The Oregon Department of Environmental Quality and Lane Regional Air Protection Agency released data from the past week that shows historical record-breaking air quality across the state. Oregon has been choked by some of the worst air quality in the world with such dense concentrations of tiny particles from wood smoke that it’s been considered unhealthy or even hazardous to breathe. And the new data shows it’s the worst ever recorded in Portland, Eugene, Bend, Medford and Klamath Falls. That’s based on an Air Quality Index that categorizes air quality as good, moderate, unhealthy, very unhealthy or hazardous.
DEQ’s Laura Gleim said the AQI monitors take hourly measurements and averages those numbers for the day.
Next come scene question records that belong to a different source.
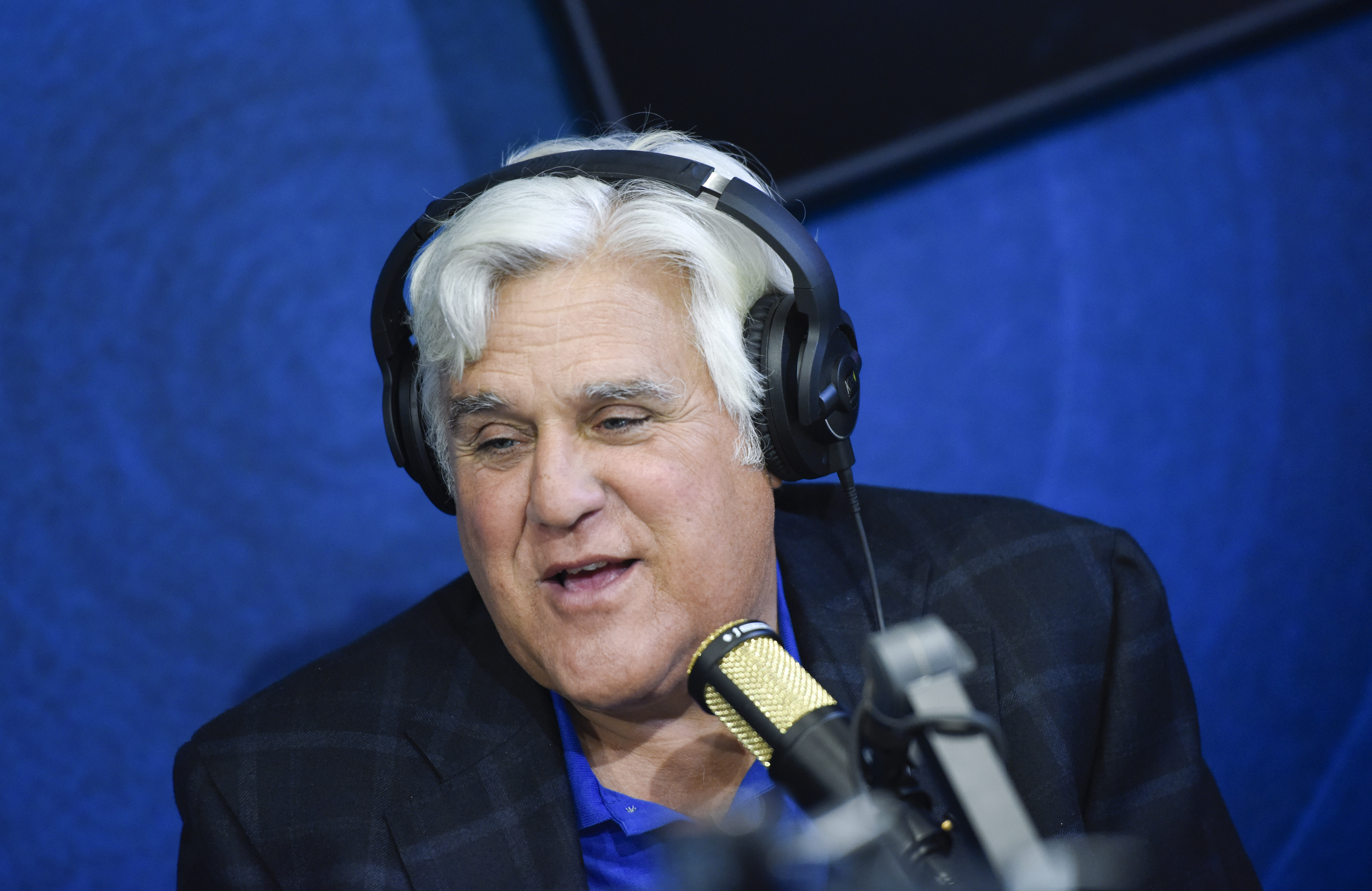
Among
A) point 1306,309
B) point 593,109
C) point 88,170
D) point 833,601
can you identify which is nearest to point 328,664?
point 833,601

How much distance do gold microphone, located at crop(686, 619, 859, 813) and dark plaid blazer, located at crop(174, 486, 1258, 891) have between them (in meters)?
0.50

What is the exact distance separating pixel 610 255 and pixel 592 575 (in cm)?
36

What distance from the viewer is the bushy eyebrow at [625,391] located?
4.07 ft

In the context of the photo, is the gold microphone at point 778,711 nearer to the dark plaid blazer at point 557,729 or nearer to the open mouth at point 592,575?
the open mouth at point 592,575

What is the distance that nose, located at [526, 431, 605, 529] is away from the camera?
47.8 inches

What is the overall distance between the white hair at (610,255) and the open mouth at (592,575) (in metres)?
0.20

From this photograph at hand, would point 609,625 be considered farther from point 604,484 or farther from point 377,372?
point 377,372

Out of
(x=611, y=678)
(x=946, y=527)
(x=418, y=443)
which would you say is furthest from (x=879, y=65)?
(x=611, y=678)

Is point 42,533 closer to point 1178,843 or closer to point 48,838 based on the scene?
point 48,838

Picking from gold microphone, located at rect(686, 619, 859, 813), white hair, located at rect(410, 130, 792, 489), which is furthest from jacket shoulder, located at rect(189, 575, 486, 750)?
gold microphone, located at rect(686, 619, 859, 813)

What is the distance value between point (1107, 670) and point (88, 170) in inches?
62.8

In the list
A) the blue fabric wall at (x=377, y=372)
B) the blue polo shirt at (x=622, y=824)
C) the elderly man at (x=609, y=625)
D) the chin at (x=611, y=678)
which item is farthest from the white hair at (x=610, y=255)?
the blue fabric wall at (x=377, y=372)

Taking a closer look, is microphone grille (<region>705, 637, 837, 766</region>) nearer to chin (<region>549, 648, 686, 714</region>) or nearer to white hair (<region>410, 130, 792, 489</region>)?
chin (<region>549, 648, 686, 714</region>)

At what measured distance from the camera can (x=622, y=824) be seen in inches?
53.4
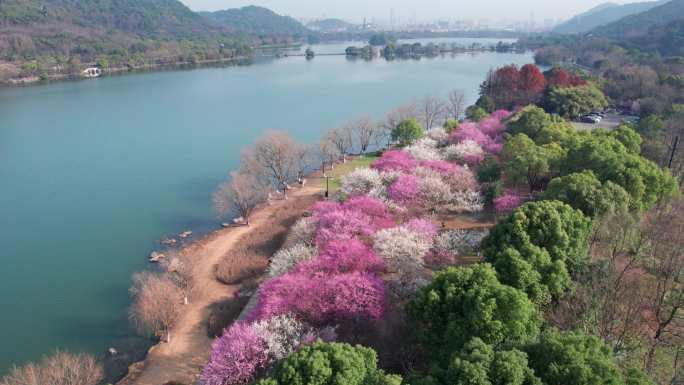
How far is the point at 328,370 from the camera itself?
29.0 feet

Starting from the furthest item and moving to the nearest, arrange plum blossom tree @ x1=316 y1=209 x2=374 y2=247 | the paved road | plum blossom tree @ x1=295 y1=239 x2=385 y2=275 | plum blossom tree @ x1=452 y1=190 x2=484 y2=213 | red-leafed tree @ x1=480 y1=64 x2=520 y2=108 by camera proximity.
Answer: red-leafed tree @ x1=480 y1=64 x2=520 y2=108 → the paved road → plum blossom tree @ x1=452 y1=190 x2=484 y2=213 → plum blossom tree @ x1=316 y1=209 x2=374 y2=247 → plum blossom tree @ x1=295 y1=239 x2=385 y2=275

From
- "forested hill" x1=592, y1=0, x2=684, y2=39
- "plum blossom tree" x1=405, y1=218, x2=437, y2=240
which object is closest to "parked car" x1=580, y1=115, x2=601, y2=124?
"plum blossom tree" x1=405, y1=218, x2=437, y2=240

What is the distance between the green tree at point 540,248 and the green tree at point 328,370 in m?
5.05

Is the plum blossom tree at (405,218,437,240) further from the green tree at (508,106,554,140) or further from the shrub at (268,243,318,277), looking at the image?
the green tree at (508,106,554,140)

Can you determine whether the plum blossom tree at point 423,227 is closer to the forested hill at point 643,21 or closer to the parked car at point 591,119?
the parked car at point 591,119

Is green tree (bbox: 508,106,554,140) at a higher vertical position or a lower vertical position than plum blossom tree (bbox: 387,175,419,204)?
higher

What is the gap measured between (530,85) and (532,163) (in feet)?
74.7

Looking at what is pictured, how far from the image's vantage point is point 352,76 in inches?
3189

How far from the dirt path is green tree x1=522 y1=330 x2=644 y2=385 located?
32.3 feet

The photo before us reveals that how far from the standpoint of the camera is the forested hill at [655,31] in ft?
231

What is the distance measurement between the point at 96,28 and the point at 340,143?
10845cm

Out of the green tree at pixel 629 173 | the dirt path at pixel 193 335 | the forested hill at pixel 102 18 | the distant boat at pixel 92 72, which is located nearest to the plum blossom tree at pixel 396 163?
the green tree at pixel 629 173

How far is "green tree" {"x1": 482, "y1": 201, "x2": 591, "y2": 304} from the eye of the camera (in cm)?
1213

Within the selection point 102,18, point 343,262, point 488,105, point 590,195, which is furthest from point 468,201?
point 102,18
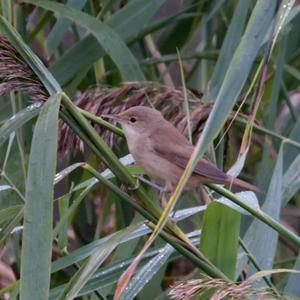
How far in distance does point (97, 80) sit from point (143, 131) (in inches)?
23.7

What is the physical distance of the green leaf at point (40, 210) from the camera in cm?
120

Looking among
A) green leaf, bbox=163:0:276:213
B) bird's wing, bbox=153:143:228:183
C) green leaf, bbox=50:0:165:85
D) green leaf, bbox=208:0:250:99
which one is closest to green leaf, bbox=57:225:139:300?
green leaf, bbox=163:0:276:213

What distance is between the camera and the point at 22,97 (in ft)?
7.40

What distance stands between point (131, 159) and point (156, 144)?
68 millimetres

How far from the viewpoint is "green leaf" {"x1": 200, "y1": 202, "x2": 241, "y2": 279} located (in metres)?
1.52

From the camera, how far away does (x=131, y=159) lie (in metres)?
2.00

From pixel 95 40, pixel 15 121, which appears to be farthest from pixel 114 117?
pixel 95 40

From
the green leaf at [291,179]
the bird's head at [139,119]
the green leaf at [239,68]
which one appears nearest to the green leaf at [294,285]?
the green leaf at [291,179]

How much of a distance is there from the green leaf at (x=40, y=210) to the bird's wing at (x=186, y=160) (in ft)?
1.68

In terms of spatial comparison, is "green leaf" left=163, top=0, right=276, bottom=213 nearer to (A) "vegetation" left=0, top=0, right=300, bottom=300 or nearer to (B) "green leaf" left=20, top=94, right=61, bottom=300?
(A) "vegetation" left=0, top=0, right=300, bottom=300

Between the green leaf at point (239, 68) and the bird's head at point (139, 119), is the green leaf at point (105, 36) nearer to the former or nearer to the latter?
the bird's head at point (139, 119)

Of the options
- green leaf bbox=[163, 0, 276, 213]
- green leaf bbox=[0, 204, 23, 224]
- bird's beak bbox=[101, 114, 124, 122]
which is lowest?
green leaf bbox=[0, 204, 23, 224]

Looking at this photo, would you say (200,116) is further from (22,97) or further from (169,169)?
(22,97)

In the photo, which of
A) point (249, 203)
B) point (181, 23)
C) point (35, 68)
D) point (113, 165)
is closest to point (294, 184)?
point (249, 203)
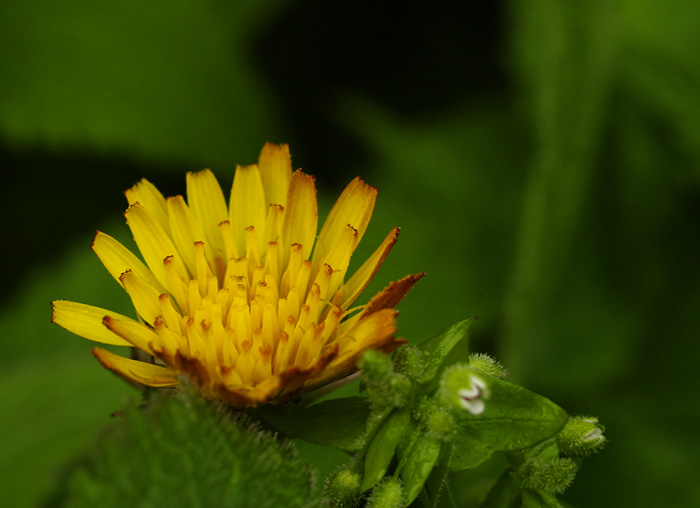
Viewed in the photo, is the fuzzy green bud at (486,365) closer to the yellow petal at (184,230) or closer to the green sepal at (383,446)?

She said it is possible some cities or neighborhoods could have reached ratings well over 500 — beyond the AQI’s upper threshold for hazardous air — for a few hours during that day.
“Above 500 is off of that scale,” Gleim said. “It doesn’t mean the monitors can’t display higher than that, it just means the health categories haven’t been set up to go beyond that.”
Every DEQ-monitored city reached unhealthy or hazardous levels last week and the dense smoke is expected to remain throughout most of Oregon until at least Thursday.
Gleim said if rain does arrive it should help calm down fires and smoke, but it depends on what the weather forecasts this week.
“There is a little bit of clearing happening along the coast but again that could be temporary because of the shift in winds and directions we may still see smoke come in from California,” Gleim said.
DEQ and the Oregon Health Authority are co-hosting a Facebook Live conversation Wednesday at 11:30 a.m. and fielding questions about the bad air and strategies for coping.
Southern Oregon has been hit with heavy smoke in previous years but Gleim said the smoke hasn’t extended across the whole state the way it is now. Medford’s previous record was 319. The city’s new record is 325 set Saturday. Klamath Falls also set a record Saturday at 331.
Other cities shattered their old “bad air” records Saturday. Bend’s new high, an off-the-charts rating above 500, was more than double its old record of 231. Portland’s 477 Saturday was three times the previous all-time high rating of 157 recorded in 2017. Eugene’s 457 far exceeded the previous record of 291.
“Labor Day morning things were kind of beautiful. We had clear skies, it was blue, the air quality was nice and good,” Lane Regional Air Protection Agency public affairs manager Travis Knudsen said. But by around 6 or 7 p.m. it had dropped to very unhealthy. The next morning it was considered hazardous.
This is the first time his agency has opted not to advise people to escape the bad air; that’s because the entire state has been engulfed by air that ranges in quality from unhealthy to hazardous air.
“Our recommendation to people is to stay home and limit their exposure outdoors as much as possible. Close all the windows, close all the doors, look for any cracks or leaks in your home that could be letting outdoor air in and close them up as much as possible,” Knudson said.
He also recommends getting an air purifier or creating your own if an HVAC system is not available in your home.
The National Weather Service in Portland tweeted on Tuesday that the lingering smoke over the Willamette Valley and the Columbia Gorge is currently coming northward from fires in California. Also, smoke conditions have significantly improved along the Oregon coast.